Rewrite the listing below with every "gabled roof" changed to "tiled roof", leaving all other text unchanged.

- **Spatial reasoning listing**
====================

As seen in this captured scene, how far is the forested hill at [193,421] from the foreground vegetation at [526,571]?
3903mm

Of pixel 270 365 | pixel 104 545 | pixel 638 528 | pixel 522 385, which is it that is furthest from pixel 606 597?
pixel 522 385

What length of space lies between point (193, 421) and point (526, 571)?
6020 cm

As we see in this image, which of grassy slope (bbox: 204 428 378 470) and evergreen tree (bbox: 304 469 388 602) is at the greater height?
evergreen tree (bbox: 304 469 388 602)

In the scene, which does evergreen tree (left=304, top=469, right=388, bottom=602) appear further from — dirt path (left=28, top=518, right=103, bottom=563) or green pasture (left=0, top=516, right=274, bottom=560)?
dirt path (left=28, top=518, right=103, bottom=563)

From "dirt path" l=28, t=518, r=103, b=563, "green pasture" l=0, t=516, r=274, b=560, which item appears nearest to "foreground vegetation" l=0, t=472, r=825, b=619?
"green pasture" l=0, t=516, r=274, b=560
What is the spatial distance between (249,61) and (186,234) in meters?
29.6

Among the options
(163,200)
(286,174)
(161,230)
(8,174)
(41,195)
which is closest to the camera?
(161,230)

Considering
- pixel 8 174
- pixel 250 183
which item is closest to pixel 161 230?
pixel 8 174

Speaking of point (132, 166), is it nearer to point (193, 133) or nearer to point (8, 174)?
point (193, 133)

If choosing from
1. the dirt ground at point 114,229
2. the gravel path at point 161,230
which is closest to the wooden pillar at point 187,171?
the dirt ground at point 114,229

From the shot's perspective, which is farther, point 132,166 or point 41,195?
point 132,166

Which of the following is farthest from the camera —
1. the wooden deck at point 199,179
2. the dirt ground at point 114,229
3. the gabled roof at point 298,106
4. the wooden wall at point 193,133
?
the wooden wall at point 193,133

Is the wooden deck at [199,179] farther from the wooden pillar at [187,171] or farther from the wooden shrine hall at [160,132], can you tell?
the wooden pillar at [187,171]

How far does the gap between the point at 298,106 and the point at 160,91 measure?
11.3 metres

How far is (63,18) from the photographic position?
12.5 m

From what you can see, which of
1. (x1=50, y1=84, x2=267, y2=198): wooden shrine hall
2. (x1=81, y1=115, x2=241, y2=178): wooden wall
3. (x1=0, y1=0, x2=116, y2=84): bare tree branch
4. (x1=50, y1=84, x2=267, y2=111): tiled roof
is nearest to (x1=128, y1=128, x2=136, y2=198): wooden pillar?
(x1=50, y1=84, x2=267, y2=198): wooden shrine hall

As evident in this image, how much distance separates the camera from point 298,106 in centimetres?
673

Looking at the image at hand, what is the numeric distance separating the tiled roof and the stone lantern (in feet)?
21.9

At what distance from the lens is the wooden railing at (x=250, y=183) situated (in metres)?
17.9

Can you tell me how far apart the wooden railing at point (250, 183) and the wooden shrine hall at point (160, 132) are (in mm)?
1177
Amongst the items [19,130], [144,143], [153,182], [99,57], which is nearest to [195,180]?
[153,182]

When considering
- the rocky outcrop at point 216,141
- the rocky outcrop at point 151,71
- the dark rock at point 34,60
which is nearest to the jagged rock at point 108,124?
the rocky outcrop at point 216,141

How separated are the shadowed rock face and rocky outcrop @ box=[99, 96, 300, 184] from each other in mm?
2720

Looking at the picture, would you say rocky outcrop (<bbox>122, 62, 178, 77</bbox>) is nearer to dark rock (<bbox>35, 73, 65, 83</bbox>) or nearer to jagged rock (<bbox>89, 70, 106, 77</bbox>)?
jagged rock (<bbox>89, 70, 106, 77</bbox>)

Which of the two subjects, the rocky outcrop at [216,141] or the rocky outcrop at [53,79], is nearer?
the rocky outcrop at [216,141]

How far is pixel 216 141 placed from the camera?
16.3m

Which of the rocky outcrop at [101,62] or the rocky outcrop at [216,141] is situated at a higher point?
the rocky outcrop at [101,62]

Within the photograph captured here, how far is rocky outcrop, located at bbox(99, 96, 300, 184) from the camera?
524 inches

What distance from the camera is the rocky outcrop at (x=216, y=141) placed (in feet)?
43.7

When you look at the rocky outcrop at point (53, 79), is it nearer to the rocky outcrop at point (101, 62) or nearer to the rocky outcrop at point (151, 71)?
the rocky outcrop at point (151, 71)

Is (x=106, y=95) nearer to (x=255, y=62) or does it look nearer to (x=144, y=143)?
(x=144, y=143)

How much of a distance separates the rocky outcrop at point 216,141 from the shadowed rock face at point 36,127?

====================

- **Complete response**
As seen in this captured scene, how far is the forested hill at [193,421] from the foreground vegetation at [526,571]?
3903mm

Of pixel 270 365 | pixel 104 545 | pixel 638 528 | pixel 522 385, which is it that is furthest from pixel 606 597?
pixel 522 385

What length of space lies between point (193, 421) and point (526, 571)?
6020 cm

As we see in this image, which of grassy slope (bbox: 204 428 378 470) and evergreen tree (bbox: 304 469 388 602) is at the greater height?
evergreen tree (bbox: 304 469 388 602)

In the scene, which does evergreen tree (left=304, top=469, right=388, bottom=602) appear further from — dirt path (left=28, top=518, right=103, bottom=563) or green pasture (left=0, top=516, right=274, bottom=560)?
dirt path (left=28, top=518, right=103, bottom=563)

From "dirt path" l=28, t=518, r=103, b=563, "green pasture" l=0, t=516, r=274, b=560, which item appears nearest to "foreground vegetation" l=0, t=472, r=825, b=619?
"green pasture" l=0, t=516, r=274, b=560
What is the spatial distance between (249,61) and (186,234) in meters?
29.6

Among the options
(163,200)
(286,174)
(161,230)
(8,174)
(41,195)
which is closest to the camera?
(161,230)

Considering
- pixel 8 174
- pixel 250 183
which item is closest to pixel 161 230?
pixel 8 174

Speaking of point (132, 166), is it nearer to point (193, 133) or nearer to point (8, 174)?
point (193, 133)

If choosing from
1. the dirt ground at point 114,229
2. the gravel path at point 161,230
which is closest to the wooden pillar at point 187,171?
the dirt ground at point 114,229

From the shot's perspective, which is farther, point 132,166 or point 41,195?
point 132,166

Which of the following is farthest from the camera —
1. the wooden deck at point 199,179
2. the dirt ground at point 114,229
3. the tiled roof at point 298,106
4. the wooden wall at point 193,133
?
the wooden wall at point 193,133

Is the wooden deck at [199,179] farther from the wooden pillar at [187,171] or farther from the wooden shrine hall at [160,132], can you tell?
the wooden pillar at [187,171]

How far does the gap between the point at 298,106 and the point at 160,91 measure?
11.3 metres

How far is (63,18) from the photographic position?
12.5 m

From what you can see, which of
1. (x1=50, y1=84, x2=267, y2=198): wooden shrine hall
2. (x1=81, y1=115, x2=241, y2=178): wooden wall
3. (x1=0, y1=0, x2=116, y2=84): bare tree branch
4. (x1=50, y1=84, x2=267, y2=111): tiled roof
is nearest to (x1=128, y1=128, x2=136, y2=198): wooden pillar?
(x1=50, y1=84, x2=267, y2=198): wooden shrine hall

As evident in this image, how much distance separates the camera from point 298,106 in centimetres?
673

Looking at the image at hand, what is the numeric distance separating the tiled roof and the stone lantern (in feet)?
21.9

At what distance from the lens is the wooden railing at (x=250, y=183) situated (in metres)?
17.9

Can you tell me how far apart the wooden railing at point (250, 183) and the wooden shrine hall at point (160, 132) are (in mm)?
1177
Amongst the items [19,130], [144,143], [153,182], [99,57], which is nearest to [195,180]?
[153,182]

When considering
- the rocky outcrop at point 216,141
- the rocky outcrop at point 151,71
- the dark rock at point 34,60
which is nearest to the jagged rock at point 108,124?
the rocky outcrop at point 216,141

How separated are the shadowed rock face and rocky outcrop @ box=[99, 96, 300, 184] from each other in mm?
2720

Looking at the picture, would you say rocky outcrop (<bbox>122, 62, 178, 77</bbox>) is nearer to dark rock (<bbox>35, 73, 65, 83</bbox>) or nearer to jagged rock (<bbox>89, 70, 106, 77</bbox>)?
jagged rock (<bbox>89, 70, 106, 77</bbox>)

Which of the two subjects, the rocky outcrop at [216,141] or the rocky outcrop at [53,79], is nearer?
the rocky outcrop at [216,141]

How far is pixel 216 141 placed from the camera?
16.3m

Which of the rocky outcrop at [101,62] or the rocky outcrop at [216,141] is situated at a higher point?
the rocky outcrop at [101,62]

Within the photograph captured here, how far is rocky outcrop, located at bbox(99, 96, 300, 184) from the camera?
524 inches

What distance from the camera is the rocky outcrop at (x=216, y=141) placed (in feet)?
43.7

When you look at the rocky outcrop at point (53, 79), is it nearer to the rocky outcrop at point (101, 62) or nearer to the rocky outcrop at point (151, 71)?
the rocky outcrop at point (151, 71)

Is (x=106, y=95) nearer to (x=255, y=62) or does it look nearer to (x=144, y=143)?
(x=144, y=143)

How much of a distance separates the rocky outcrop at point 216,141 from the shadowed rock face at point 36,127?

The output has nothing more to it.